> Excerpted text:
-- Start --

Why Do We Let Users Create Passwords at All? - bluedevil2k
http://drive.cabforward.com/blog/bid/206586/Web-App-Security-Why-Let-Users-Create-Passwords-At-All

======
Sami_Lehtinen
My funny G+ post from yesterday: I told my colleagues that we receive at least
5000 "hack attempts" aka failed logins daily to any of our public Internet
facing servers. One of my colleagues just said to me: "Well, you're having
such a ____password policy, that maybe those are actually failed login
attempts and not hack attempts at all." - It really got me laughing, yes,
passwords, especially long complex and random ones are painful for users.
Here's password of the day (opening and closing quotes aren't included in the
password):"^j'lb#K-€3, <_úgWJdXå(n_6=41Bµ%cj!" Btw. Good luck guessing the
password or finding it out using SHA-1 hashs or so. I know it's possible, it
just might take a while. ;) p.s. This password still got less than 256 bits of
entropy.

I prefer to think "password" as a shared secret, instead off a password. I
hate it when people even say password. It's random set of shared secret bits,
only a blob of data. Got it?

[https://plus.google.com/u/0/106938703242944328523/posts/8r2K...](https://plus.google.com/u/0/106938703242944328523/posts/8r2KkczgvAy)

-- End --

[Data entries]
-- Start --

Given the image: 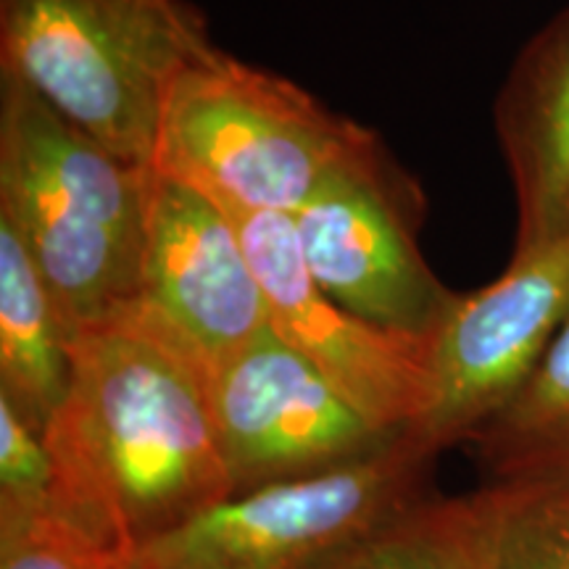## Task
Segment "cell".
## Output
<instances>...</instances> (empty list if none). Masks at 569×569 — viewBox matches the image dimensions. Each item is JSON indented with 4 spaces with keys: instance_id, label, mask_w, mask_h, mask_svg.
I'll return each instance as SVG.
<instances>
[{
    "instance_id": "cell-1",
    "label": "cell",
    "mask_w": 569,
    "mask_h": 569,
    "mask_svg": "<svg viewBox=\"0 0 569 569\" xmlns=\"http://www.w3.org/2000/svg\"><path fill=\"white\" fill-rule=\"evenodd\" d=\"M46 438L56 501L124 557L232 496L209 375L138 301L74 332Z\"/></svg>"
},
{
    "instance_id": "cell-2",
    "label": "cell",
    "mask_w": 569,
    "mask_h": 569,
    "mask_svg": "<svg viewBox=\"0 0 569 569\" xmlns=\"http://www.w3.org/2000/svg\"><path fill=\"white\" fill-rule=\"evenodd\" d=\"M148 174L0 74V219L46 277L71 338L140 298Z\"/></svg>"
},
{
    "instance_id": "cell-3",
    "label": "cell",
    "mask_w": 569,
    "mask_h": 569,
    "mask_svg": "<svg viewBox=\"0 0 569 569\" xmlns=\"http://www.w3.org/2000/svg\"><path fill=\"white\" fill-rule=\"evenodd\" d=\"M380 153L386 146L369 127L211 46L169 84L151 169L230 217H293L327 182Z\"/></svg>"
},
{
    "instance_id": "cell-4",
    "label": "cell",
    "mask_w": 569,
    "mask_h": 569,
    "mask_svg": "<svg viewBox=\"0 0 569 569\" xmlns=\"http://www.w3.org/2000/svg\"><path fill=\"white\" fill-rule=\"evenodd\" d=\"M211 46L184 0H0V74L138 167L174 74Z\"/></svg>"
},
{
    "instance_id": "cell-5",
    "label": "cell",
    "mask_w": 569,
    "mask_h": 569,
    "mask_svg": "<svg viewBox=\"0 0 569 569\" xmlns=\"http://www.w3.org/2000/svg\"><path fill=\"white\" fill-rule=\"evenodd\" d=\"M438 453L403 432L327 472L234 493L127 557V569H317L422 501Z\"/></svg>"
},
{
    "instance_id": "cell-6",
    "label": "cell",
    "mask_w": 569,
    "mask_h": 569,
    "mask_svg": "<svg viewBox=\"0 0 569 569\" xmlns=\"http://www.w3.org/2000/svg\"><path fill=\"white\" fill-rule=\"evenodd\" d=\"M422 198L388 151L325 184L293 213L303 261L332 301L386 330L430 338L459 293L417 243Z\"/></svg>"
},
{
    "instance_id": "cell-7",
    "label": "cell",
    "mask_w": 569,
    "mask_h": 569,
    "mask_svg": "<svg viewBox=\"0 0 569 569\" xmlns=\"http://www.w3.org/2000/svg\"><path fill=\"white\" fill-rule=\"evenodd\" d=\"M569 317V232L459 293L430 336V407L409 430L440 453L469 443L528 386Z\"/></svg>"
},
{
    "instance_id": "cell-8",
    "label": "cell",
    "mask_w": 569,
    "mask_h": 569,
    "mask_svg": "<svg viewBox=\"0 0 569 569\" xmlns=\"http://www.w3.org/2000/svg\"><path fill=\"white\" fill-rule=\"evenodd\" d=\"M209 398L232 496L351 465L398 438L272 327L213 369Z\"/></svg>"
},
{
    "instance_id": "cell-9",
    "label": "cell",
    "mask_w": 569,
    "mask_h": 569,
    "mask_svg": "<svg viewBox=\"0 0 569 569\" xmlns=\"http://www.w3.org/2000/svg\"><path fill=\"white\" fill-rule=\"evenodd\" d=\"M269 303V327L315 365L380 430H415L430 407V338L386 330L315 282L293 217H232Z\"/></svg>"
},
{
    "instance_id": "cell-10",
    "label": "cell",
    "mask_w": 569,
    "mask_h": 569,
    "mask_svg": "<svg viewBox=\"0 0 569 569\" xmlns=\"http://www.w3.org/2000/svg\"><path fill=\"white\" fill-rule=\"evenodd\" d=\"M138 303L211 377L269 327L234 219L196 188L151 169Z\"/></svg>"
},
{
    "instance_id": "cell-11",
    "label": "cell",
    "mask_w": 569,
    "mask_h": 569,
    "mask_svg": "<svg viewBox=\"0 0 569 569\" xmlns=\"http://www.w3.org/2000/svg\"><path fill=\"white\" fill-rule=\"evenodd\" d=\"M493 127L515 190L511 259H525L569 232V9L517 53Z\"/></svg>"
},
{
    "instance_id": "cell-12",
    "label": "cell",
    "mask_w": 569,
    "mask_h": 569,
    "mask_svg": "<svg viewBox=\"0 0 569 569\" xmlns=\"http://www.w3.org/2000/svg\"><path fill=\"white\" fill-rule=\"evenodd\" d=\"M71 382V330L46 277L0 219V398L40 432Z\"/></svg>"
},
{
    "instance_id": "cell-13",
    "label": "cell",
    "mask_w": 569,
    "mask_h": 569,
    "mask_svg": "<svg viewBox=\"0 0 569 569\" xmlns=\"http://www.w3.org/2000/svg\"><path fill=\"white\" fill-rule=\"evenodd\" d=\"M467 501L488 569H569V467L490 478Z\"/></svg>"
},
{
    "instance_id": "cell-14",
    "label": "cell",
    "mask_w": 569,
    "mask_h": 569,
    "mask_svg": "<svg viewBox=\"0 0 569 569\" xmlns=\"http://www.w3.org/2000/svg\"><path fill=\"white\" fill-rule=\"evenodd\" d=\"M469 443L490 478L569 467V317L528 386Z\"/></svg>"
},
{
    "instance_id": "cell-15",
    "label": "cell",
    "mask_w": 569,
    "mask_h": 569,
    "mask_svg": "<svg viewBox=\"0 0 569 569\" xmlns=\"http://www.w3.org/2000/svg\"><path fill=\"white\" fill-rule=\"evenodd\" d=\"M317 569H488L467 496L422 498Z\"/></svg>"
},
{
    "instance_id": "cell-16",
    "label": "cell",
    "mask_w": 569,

-- End --

> Problem description: Reproduce the passage of the forum thread on passwords, starting with "I prefer to" and going on through "data. Got it?". None of the rows is required.

> Response to this task:
I prefer to think "password" as a shared secret, instead off a password. I
hate it when people even say password. It's random set of shared secret bits,
only a blob of data. Got it?